Just last week, Chairman of the Joint Chiefs of Staff downplayed ISIS’s advance and the strong possibility that Islamic forces will take the Iraqi city of Ramadi in Anbar Province. “I would much rather that Ramadi not fall, but it won’t be the end of a campaign should it fall.” This is in the backdrop, all the while highlighting the significance of the oil rich city of Baiji in the north.

“Baiji is part of the Iraqi oil infrastructure,” Dempsey said Thursday. “Once the Iraqis have full control of Baiji, they will control all of their oil infrastructure, both north and south, and deny ISIS the ability to generate revenue through oil. So Baiji is a more strategic target. And that is why the focus right now is in fact on Baiji.”

This contradicts the statements of Iraqi Prime Minister Haider al Abadi, who while visiting the United States called the operations in Anbar a priority. During his visit, al Abadi chastised Saudi Arabia and other Gulf states for failing to give more support to his embattled country in its fight against ISIS.

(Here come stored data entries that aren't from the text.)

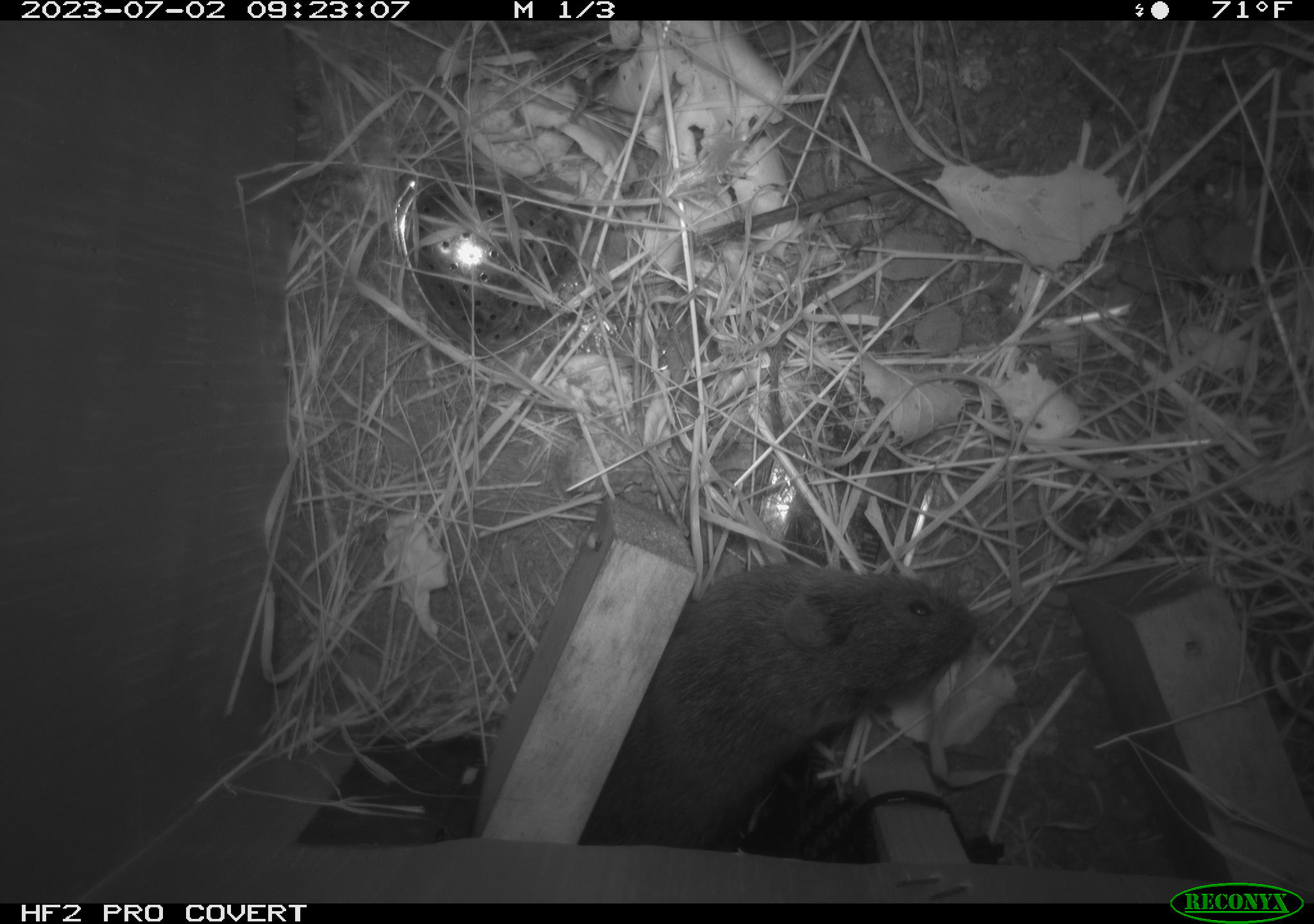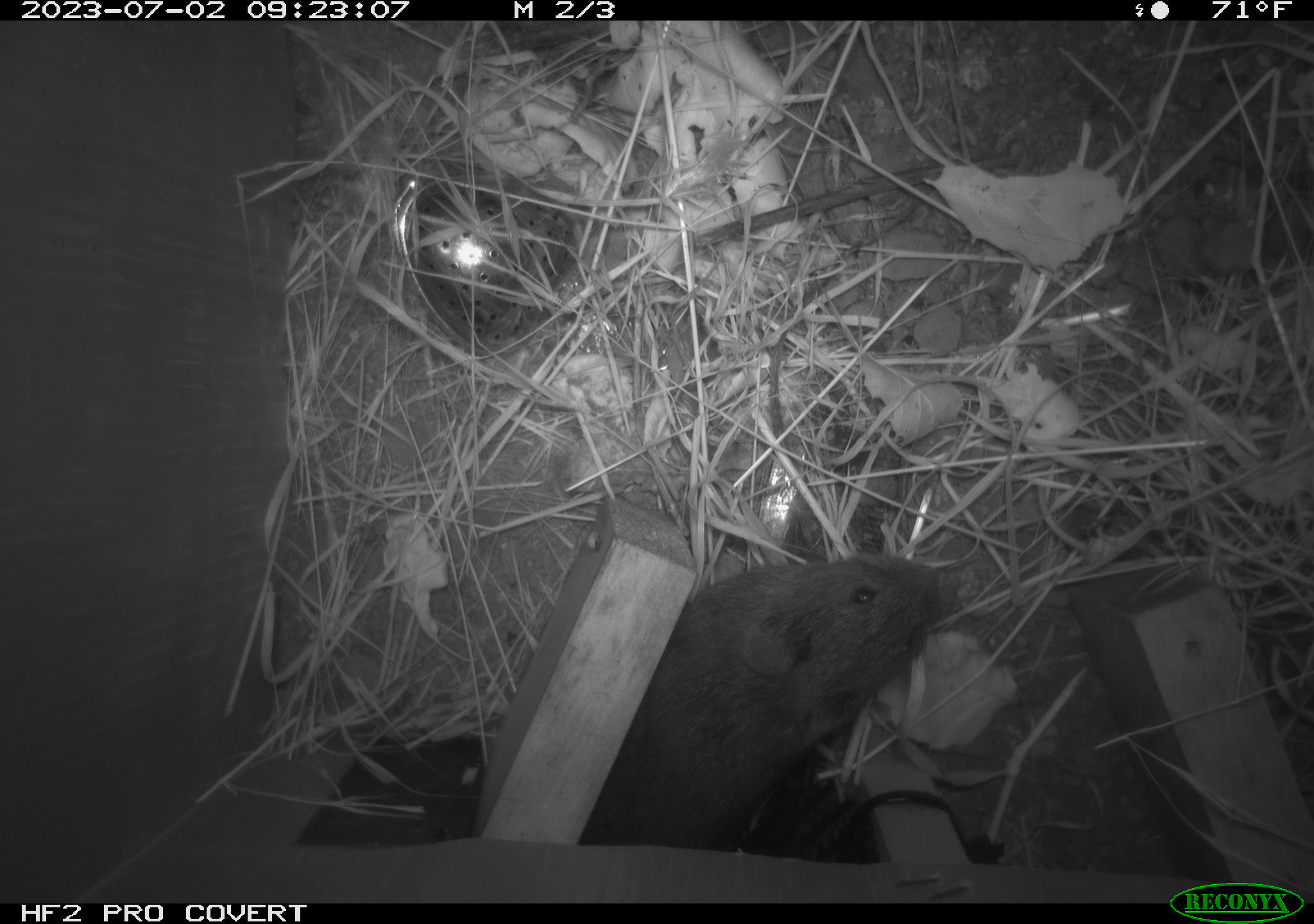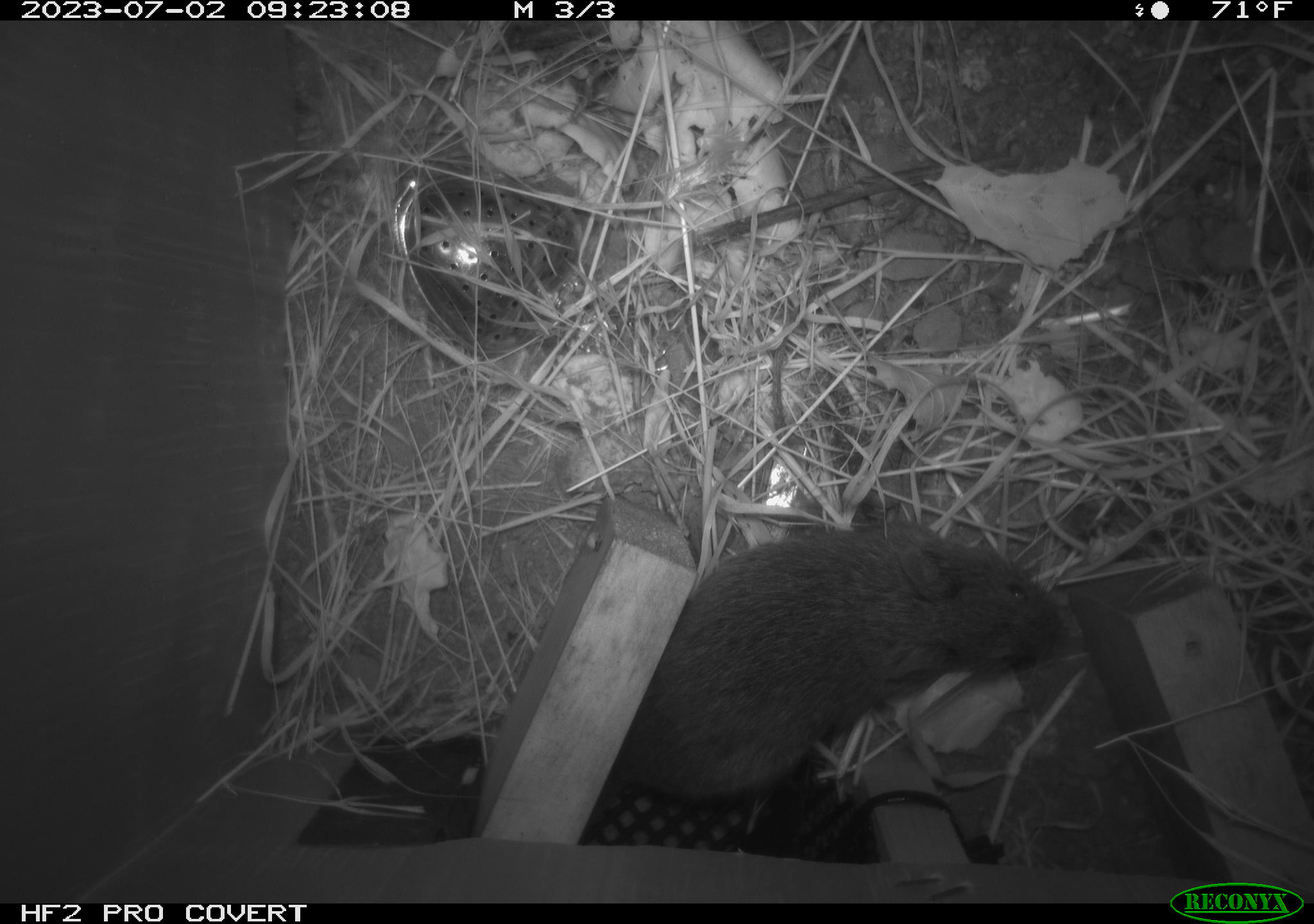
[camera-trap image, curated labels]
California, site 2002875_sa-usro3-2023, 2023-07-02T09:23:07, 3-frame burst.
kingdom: Animalia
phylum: Chordata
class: Mammalia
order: Rodentia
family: Cricetidae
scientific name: Arvicolinae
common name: voles, lemmings, and muskrats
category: arvicolinae subfamily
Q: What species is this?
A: Arvicolinae subfamily (voles, lemmings, and muskrats) (Arvicolinae).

Last week al Abadi was in Washington seeking additional aid to fight the Islamic State for assistance, to help Iraq cope with the severe drop in oil prices, and to help in addressing his nation’s budget shortfalls.

President Obama has pledged $200 million in humanitarian aid, which doubles what Washington has given in the past.

Christopher Harmer, a military analyst at the Institute for the Study of War, a nonpartisan public policy group in Washington, said that the aid package could help Abadi’s fragile government.

“There are not a lot of people inside Iraq that see the government as being legitimate,” Harmer said. “Whether it is U.S. airstrikes, or Iranian ground forces, the Iraqi government has been completely emasculated because the forces making a difference against [Islamic State] are not led by Iraqis.”

The problem is that many of the Sunni Arab countries see the Iraqi leader as a surrogate of Iran, and view the threat from Tehran as the more pressing issue than anything emanating from ISIS.

The president must address both challenges simultaneously, but our allies in the region do not have confidence in the president, especially in light of the Iranian nuclear negotiations, and how President Obama has handled the crisis in the Middle East since taking office in 2009.

The president has two vexing decisions to make, and each has strategic political consequences for the U.S. and this troubled region.